• [Instructions for the task] Give the listing again in full, exactly as written.
----
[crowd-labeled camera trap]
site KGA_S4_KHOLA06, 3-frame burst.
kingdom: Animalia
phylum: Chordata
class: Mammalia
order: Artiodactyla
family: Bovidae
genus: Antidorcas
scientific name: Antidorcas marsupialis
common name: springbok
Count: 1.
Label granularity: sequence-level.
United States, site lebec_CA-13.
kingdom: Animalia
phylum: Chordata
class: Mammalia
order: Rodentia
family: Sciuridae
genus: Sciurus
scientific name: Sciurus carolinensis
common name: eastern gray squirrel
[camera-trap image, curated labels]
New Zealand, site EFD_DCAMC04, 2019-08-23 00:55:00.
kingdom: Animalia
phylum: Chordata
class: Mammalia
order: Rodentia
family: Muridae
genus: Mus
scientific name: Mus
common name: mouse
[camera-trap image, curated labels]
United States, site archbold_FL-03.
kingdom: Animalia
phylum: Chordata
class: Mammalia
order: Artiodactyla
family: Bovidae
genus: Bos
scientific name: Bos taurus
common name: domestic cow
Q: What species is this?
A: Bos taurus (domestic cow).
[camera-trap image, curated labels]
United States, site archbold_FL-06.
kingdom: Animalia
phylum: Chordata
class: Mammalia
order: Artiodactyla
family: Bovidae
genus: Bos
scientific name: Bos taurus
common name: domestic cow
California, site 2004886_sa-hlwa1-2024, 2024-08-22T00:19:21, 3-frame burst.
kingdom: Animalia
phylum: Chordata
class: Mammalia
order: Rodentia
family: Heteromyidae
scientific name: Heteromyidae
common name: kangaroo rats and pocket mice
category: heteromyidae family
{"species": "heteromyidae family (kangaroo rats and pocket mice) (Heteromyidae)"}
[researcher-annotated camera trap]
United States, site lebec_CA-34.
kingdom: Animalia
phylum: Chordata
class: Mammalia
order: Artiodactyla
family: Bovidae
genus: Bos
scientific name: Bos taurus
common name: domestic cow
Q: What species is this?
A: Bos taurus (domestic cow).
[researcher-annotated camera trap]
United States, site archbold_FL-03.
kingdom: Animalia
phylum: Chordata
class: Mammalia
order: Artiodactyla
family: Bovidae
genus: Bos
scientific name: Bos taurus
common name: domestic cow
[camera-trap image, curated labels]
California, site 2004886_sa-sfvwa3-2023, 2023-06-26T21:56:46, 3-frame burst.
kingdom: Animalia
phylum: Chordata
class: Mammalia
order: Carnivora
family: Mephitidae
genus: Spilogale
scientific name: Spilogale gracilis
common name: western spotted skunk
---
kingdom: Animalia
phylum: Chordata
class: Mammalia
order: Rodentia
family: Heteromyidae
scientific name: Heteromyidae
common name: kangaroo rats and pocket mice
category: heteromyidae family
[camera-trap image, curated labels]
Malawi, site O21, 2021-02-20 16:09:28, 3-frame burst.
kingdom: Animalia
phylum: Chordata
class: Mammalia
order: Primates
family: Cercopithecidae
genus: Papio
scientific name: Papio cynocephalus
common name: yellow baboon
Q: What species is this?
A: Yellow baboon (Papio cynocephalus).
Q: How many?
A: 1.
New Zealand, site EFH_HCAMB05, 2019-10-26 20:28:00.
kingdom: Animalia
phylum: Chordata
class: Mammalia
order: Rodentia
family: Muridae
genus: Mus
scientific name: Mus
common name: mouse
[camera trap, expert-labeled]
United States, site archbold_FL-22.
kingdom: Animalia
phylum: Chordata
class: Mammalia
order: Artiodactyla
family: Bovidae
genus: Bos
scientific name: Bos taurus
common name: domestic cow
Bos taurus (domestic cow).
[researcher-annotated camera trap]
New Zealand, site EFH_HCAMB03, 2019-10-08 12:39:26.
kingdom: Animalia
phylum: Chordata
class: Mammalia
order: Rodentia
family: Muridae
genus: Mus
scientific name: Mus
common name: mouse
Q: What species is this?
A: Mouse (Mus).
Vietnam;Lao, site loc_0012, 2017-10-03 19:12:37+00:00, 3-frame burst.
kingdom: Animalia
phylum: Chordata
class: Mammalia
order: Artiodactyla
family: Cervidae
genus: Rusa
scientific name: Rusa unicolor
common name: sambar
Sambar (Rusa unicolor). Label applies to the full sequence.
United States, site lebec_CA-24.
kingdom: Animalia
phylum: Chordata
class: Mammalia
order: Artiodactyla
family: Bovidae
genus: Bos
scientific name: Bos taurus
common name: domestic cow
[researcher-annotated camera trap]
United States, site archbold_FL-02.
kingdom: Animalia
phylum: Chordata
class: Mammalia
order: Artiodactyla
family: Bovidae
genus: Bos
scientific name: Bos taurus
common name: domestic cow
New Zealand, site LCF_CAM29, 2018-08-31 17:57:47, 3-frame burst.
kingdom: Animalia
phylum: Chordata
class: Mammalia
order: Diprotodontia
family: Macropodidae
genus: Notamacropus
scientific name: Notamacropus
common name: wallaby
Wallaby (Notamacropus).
----
• [Your response]
[crowd-labeled camera trap]
site KGA_S4_KHOLA06, 3-frame burst.
kingdom: Animalia
phylum: Chordata
class: Mammalia
order: Artiodactyla
family: Bovidae
genus: Antidorcas
scientific name: Antidorcas marsupialis
common name: springbok
Count: 1.
Label granularity: sequence-level.
United States, site lebec_CA-13.
kingdom: Animalia
phylum: Chordata
class: Mammalia
order: Rodentia
family: Sciuridae
genus: Sciurus
scientific name: Sciurus carolinensis
common name: eastern gray squirrel
[camera-trap image, curated labels]
New Zealand, site EFD_DCAMC04, 2019-08-23 00:55:00.
kingdom: Animalia
phylum: Chordata
class: Mammalia
order: Rodentia
family: Muridae
genus: Mus
scientific name: Mus
common name: mouse
[camera-trap image, curated labels]
United States, site archbold_FL-03.
kingdom: Animalia
phylum: Chordata
class: Mammalia
order: Artiodactyla
family: Bovidae
genus: Bos
scientific name: Bos taurus
common name: domestic cow
Q: What species is this?
A: Bos taurus (domestic cow).
[camera-trap image, curated labels]
United States, site archbold_FL-06.
kingdom: Animalia
phylum: Chordata
class: Mammalia
order: Artiodactyla
family: Bovidae
genus: Bos
scientific name: Bos taurus
common name: domestic cow
California, site 2004886_sa-hlwa1-2024, 2024-08-22T00:19:21, 3-frame burst.
kingdom: Animalia
phylum: Chordata
class: Mammalia
order: Rodentia
family: Heteromyidae
scientific name: Heteromyidae
common name: kangaroo rats and pocket mice
category: heteromyidae family
{"species": "heteromyidae family (kangaroo rats and pocket mice) (Heteromyidae)"}
[researcher-annotated camera trap]
United States, site lebec_CA-34.
kingdom: Animalia
phylum: Chordata
class: Mammalia
order: Artiodactyla
family: Bovidae
genus: Bos
scientific name: Bos taurus
common name: domestic cow
Q: What species is this?
A: Bos taurus (domestic cow).
[researcher-annotated camera trap]
United States, site archbold_FL-03.
kingdom: Animalia
phylum: Chordata
class: Mammalia
order: Artiodactyla
family: Bovidae
genus: Bos
scientific name: Bos taurus
common name: domestic cow
[camera-trap image, curated labels]
California, site 2004886_sa-sfvwa3-2023, 2023-06-26T21:56:46, 3-frame burst.
kingdom: Animalia
phylum: Chordata
class: Mammalia
order: Carnivora
family: Mephitidae
genus: Spilogale
scientific name: Spilogale gracilis
common name: western spotted skunk
---
kingdom: Animalia
phylum: Chordata
class: Mammalia
order: Rodentia
family: Heteromyidae
scientific name: Heteromyidae
common name: kangaroo rats and pocket mice
category: heteromyidae family
[camera-trap image, curated labels]
Malawi, site O21, 2021-02-20 16:09:28, 3-frame burst.
kingdom: Animalia
phylum: Chordata
class: Mammalia
order: Primates
family: Cercopithecidae
genus: Papio
scientific name: Papio cynocephalus
common name: yellow baboon
Q: What species is this?
A: Yellow baboon (Papio cynocephalus).
Q: How many?
A: 1.
New Zealand, site EFH_HCAMB05, 2019-10-26 20:28:00.
kingdom: Animalia
phylum: Chordata
class: Mammalia
order: Rodentia
family: Muridae
genus: Mus
scientific name: Mus
common name: mouse
[camera trap, expert-labeled]
United States, site archbold_FL-22.
kingdom: Animalia
phylum: Chordata
class: Mammalia
order: Artiodactyla
family: Bovidae
genus: Bos
scientific name: Bos taurus
common name: domestic cow
Bos taurus (domestic cow).
[researcher-annotated camera trap]
New Zealand, site EFH_HCAMB03, 2019-10-08 12:39:26.
kingdom: Animalia
phylum: Chordata
class: Mammalia
order: Rodentia
family: Muridae
genus: Mus
scientific name: Mus
common name: mouse
Q: What species is this?
A: Mouse (Mus).
Vietnam;Lao, site loc_0012, 2017-10-03 19:12:37+00:00, 3-frame burst.
kingdom: Animalia
phylum: Chordata
class: Mammalia
order: Artiodactyla
family: Cervidae
genus: Rusa
scientific name: Rusa unicolor
common name: sambar
Sambar (Rusa unicolor). Label applies to the full sequence.
United States, site lebec_CA-24.
kingdom: Animalia
phylum: Chordata
class: Mammalia
order: Artiodactyla
family: Bovidae
genus: Bos
scientific name: Bos taurus
common name: domestic cow
[researcher-annotated camera trap]
United States, site archbold_FL-02.
kingdom: Animalia
phylum: Chordata
class: Mammalia
order: Artiodactyla
family: Bovidae
genus: Bos
scientific name: Bos taurus
common name: domestic cow
New Zealand, site LCF_CAM29, 2018-08-31 17:57:47, 3-frame burst.
kingdom: Animalia
phylum: Chordata
class: Mammalia
order: Diprotodontia
family: Macropodidae
genus: Notamacropus
scientific name: Notamacropus
common name: wallaby
Wallaby (Notamacropus).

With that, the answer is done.